Nick Pickles:

Press regulation comment: Did someone mention the internet?

Press regulation comment: Did someone mention the internet?

By Nick Pickles

As the bell tolls for press freedom, the realisation that a whole host of tiny websites, including Big Brother Watch, would be covered by the provisions of the new press regulator is dawning on Westminster.

On Monday, the Lords will vote on the legislation "underpinning" the Royal Charter on press-self regulation. They will determine who is to be a 'relevant publisher'. At present this risks catching broadly any site that has more than one author, carries news or information about current affairs, or gossip about celebrities, and has some kind of editorial control.

We are urgently trying to garner support for an amendment to exclude small organisations from the provisions of what is already becoming an unwieldy and unpredictable piece of legislative horse trading. We have until 3pm today for it to be tabled in the Lords.

As the tin pot dictators of the world eagerly await the opportunity to introduce their own 'statutory underpinning' to shackle the media holding them to account, we can but only hope that the Lords will take the opportunity to ensure that small organisations, local micro-newspapers and embryonic blogger sites are not cast into the same chaos as the large newspapers will imminently face.
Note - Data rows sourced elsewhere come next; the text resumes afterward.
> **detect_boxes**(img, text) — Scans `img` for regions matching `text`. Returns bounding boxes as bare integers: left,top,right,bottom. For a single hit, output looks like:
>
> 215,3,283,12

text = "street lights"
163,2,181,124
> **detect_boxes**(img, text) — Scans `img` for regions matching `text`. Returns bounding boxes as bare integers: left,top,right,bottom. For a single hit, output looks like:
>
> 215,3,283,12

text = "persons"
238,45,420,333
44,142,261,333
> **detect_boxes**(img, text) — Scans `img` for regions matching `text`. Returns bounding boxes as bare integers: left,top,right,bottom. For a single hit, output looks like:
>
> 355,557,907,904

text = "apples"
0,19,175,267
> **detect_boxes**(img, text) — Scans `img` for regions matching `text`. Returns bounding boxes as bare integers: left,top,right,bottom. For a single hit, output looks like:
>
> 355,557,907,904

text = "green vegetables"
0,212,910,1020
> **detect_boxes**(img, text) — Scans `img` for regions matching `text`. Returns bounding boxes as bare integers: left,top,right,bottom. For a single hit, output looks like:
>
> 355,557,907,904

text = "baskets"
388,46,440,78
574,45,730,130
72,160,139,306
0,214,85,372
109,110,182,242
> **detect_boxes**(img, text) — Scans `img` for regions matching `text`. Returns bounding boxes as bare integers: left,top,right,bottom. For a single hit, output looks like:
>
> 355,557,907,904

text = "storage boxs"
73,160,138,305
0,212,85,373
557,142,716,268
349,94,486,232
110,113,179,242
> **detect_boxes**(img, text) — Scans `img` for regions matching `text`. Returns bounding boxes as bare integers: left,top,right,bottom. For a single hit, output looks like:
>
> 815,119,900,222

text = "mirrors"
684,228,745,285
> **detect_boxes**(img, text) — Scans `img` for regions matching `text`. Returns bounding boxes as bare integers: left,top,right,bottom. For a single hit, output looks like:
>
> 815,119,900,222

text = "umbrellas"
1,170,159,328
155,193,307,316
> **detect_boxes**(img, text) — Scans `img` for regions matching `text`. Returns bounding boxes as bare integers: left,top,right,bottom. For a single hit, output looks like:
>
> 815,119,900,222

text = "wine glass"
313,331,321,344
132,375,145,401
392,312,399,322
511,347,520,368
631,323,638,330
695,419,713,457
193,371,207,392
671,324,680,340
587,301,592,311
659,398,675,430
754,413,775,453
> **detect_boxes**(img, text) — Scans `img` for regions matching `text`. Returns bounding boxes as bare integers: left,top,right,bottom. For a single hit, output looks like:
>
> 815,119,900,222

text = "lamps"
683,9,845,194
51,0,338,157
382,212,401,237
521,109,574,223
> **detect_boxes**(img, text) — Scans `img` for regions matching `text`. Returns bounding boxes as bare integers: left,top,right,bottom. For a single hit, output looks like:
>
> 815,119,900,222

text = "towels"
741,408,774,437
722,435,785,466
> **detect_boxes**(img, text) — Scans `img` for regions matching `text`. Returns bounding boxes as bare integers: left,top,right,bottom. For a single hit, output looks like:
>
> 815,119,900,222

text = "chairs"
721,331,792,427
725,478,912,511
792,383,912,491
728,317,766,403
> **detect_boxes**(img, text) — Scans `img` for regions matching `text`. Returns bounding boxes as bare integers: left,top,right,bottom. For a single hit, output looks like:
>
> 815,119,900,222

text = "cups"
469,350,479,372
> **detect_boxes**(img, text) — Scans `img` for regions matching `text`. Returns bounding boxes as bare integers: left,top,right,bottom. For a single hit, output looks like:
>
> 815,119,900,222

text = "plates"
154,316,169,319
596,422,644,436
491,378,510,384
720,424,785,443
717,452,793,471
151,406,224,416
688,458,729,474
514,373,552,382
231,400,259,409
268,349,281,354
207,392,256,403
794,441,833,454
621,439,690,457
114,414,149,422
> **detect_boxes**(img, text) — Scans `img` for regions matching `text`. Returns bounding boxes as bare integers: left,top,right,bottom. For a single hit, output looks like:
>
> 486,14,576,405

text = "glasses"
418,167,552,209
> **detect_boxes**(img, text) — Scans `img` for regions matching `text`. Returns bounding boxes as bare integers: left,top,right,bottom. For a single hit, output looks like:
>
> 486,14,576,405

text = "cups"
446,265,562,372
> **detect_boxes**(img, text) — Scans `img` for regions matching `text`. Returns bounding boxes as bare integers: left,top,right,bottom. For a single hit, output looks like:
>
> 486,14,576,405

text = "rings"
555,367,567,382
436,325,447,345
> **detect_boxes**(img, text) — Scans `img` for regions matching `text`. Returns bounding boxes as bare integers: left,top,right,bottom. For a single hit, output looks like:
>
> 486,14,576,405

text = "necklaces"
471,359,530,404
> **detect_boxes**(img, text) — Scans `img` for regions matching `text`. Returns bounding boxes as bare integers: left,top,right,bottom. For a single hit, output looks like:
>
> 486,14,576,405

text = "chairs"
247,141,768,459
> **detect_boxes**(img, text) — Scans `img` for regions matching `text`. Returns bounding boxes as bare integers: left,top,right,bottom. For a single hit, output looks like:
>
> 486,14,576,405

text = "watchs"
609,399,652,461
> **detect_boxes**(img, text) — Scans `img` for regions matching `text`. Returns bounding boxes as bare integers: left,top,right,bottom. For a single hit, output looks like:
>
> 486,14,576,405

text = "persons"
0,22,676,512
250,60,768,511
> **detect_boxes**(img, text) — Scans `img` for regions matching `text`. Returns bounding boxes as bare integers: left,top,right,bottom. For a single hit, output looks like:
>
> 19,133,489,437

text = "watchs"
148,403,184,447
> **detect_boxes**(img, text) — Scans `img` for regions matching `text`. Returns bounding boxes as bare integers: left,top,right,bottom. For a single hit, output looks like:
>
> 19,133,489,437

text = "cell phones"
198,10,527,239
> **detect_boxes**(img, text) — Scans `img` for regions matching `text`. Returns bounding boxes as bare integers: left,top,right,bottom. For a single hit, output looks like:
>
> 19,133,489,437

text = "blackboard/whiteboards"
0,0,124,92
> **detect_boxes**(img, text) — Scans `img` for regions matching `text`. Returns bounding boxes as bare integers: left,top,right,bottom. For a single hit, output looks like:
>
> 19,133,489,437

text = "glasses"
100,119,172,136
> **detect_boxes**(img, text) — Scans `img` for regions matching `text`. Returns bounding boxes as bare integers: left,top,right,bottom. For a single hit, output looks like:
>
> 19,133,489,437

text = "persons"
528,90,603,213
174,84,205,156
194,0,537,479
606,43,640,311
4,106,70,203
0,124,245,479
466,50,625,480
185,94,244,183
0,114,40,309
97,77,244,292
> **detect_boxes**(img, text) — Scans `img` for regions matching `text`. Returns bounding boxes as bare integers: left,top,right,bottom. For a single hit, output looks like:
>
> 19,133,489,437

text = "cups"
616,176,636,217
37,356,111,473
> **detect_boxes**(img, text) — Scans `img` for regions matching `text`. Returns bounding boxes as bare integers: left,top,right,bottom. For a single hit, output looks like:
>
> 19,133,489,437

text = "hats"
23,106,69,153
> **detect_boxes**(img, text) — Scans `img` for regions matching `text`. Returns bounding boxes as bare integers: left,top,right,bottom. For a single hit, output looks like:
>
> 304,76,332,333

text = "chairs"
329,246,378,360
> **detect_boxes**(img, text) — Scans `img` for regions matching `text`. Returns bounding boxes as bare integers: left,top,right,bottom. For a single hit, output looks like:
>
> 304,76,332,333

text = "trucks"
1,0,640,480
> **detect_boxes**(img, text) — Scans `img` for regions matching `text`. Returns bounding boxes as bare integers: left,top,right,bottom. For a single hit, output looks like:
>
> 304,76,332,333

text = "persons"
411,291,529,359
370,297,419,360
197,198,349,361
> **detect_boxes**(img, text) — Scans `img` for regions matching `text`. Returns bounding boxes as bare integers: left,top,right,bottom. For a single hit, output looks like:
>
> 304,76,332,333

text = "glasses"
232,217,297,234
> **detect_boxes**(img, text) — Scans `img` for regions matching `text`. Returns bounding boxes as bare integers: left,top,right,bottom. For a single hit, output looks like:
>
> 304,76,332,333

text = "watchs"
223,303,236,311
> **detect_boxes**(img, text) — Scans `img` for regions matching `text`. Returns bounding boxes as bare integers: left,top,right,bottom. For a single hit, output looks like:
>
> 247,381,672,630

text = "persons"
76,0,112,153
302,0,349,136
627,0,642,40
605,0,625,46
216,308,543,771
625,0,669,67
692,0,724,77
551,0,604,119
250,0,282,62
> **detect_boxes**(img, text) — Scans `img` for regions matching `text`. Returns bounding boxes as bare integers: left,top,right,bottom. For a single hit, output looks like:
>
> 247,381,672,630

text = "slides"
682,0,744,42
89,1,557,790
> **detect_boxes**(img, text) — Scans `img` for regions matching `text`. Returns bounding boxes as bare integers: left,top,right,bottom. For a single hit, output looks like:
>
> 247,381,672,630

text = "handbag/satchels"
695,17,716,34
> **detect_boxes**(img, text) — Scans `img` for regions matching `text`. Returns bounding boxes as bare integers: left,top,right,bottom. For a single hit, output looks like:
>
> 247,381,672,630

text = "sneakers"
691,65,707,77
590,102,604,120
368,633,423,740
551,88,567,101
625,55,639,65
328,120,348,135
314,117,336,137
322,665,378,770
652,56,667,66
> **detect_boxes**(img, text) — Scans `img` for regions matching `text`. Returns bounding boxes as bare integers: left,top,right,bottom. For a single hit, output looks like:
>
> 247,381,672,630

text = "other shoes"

Those of us who cannot afford lawyers may decide we cannot afford to take our chances.

Particularly when the issue of exemplary damages, levied solely because someone did not join a regulator, is taking into account it is impossible to deny a chilling effect. Like many others, I believe this is a step too far.

The fear of ending up on the wrong side of an exemplary award for a small website, especially one focusing on a controversial issue or local authority, may well prove to be too great and they will simply not take the risk. The only people who benefit are those seeking to avoid scrutiny. Our democracy will be poorer.

This is not an ideal situation – as with most things formulated in meetings at 2am – and it would make much more sense for this to be handled rationally and thought through properly.

Our amendment introduces an exemption for organisations which are deemed to be small by the test under the Companies Act. This amendment protects a few, but the principle has already gone.

For centuries we have underpinned our democracy with a free press, now the free press will be pinned down by parliament. We can only hope that the newspaper industry, as the Spectator, New Statesman and Private Eye have already said, collectively walks away from this debacle and we can revisit it in the hope that calmer heads prevail.